## WRITTEN REQUEST
Repeat the material below from the line with "Which one of" to the line with "0.70 meters", keeping both of those lines.

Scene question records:
******************************
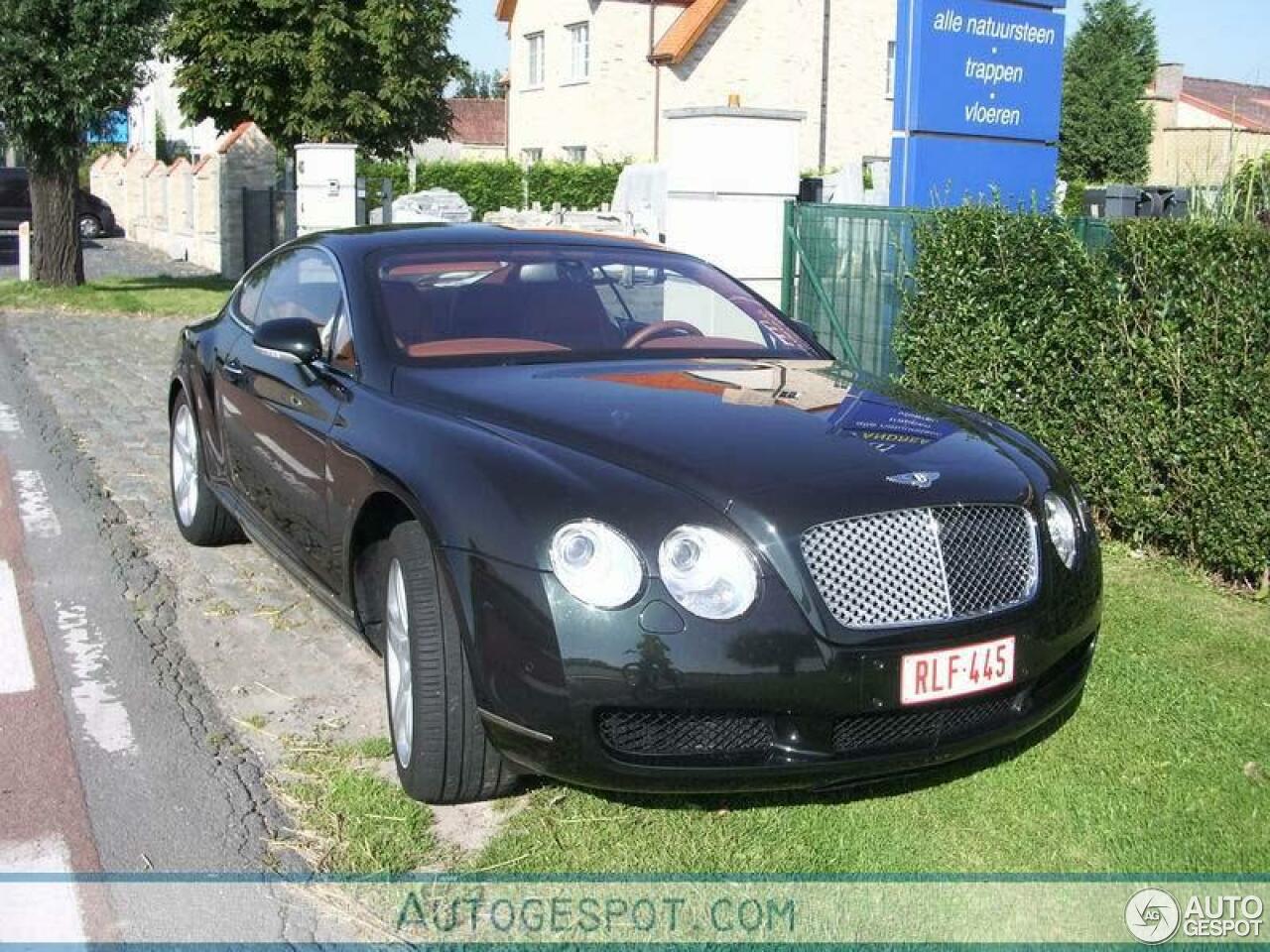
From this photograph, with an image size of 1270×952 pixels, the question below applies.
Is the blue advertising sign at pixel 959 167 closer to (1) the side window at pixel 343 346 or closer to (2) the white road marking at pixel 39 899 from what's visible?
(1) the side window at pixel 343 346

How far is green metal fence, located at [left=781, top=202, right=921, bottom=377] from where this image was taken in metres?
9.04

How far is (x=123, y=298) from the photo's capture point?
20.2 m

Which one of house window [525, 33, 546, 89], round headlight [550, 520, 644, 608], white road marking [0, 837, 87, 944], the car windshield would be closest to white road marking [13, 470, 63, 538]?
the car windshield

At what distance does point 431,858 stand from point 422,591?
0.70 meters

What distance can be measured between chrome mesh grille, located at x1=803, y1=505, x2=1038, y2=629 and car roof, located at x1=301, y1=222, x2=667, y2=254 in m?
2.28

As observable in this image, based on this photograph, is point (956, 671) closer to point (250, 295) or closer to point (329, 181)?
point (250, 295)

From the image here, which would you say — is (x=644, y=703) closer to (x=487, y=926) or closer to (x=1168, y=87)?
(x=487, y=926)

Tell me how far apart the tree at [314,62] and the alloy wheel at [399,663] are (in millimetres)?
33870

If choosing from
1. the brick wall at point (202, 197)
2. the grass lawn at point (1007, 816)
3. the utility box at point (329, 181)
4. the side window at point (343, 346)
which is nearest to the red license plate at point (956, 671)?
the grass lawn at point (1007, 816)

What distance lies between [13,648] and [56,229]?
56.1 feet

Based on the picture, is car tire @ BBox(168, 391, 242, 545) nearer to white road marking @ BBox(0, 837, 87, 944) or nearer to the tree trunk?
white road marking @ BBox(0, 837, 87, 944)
******************************
## RESULT
Which one of house window [525, 33, 546, 89], round headlight [550, 520, 644, 608], white road marking [0, 837, 87, 944], the car windshield would be closest to white road marking [13, 470, 63, 538]?
the car windshield

At what distance does point 431,858 stand from point 422,591?
0.70 meters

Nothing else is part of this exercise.